The 53 states in the Human Rights Commission were holding their final session before the 47 freshly elected members of a new Human Rights Council take over on June 19.
After two week-long suspensions, the annual meeting was due to gather for a few hours instead of the usual six weeks to allow heads of the UN's regional groups to formally hand over to the forthcoming body.
Set up in the aftermath of World War II in 1946, the Commission was widely regarded as discredited in recent years because governments with a record of abuse and superpower diplomacy stifled concrete action.
However, the United Nations human rights office defended the body's "proud history of achievements" on the eve of its last session, starting with the 1948 Universal Declaration on Human Rights.
It highlighted the body of international laws created by the Commission which also underpin action against genocide, racism and torture or that are meant to protect children.
"It may not seem so today, but the articulation in these documents that the fundamental rights of every individual are central to the foundation of freedom, justice and peace throughout the world was a moment of truly revolutionary importance," UN rights spokesman Jose Diaz said.
Until the 1970s, the Commission's statutes did not allow it to target governments directly with criticism.
But that barrier started to tumble when it set up the system of independent special reporters and experts, initially to keep tabs on abuse by the military dictatorship in Chile, then the apartheid regime in South Africa.
"They have given a voice to the often silenced victims of human rights abuses," Diaz said.

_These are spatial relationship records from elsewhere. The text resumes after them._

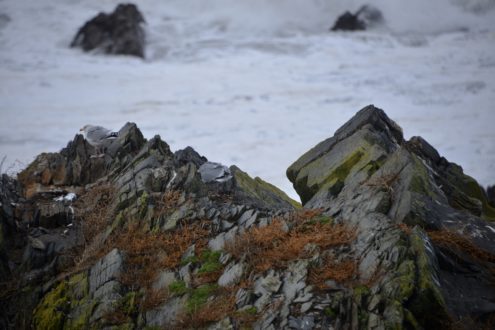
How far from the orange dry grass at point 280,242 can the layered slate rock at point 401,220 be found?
324 mm

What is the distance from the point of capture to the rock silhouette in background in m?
38.7

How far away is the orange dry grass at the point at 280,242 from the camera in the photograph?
7.70m

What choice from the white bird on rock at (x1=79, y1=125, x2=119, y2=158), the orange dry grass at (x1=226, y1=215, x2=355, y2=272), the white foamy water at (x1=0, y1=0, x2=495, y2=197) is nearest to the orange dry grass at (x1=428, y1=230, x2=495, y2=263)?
the orange dry grass at (x1=226, y1=215, x2=355, y2=272)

The assembly also provided a "unique" public forum for non-governmental organisations by allowing them to intervene in debates, the UN added.
The advocacy group Human Rights Watch said the new Council, which will retain the special reporters, should be a major improvement.
But it cautioned that its effectiveness would depend on the ingredient that was lacking in its predecessor, political will.
"Its ability to protect the weakest will now depend on the commitment of governments to curb rights violations," said HRW director Kenneth Roth.
"States like Nepal, Saudi Arabia, Sudan, or Zimbabwe, which are members of the old Commission, cannot be allowed on to the new Council."
The UN General Assembly is due to elect the new members on May 9 in New York.
Key changes for the Council include the election of its members by a majority of all 191 states in the United Nations.
Activists hope that requirement will block the appointment of states with paltry human rights records.
Currently members are elected by their UN regional groups with little or no subsequent oversight.
The Council will also meet at least three times a year instead of once a year, theoretically allowing swifter scrutiny of new crises.
The human rights records of all members, regardless of their size or political clout, will automatically be subject to review.
Human Rights Watch said that requirement alone was "an important step toward redressing the double standards that the commission was often accused of applying".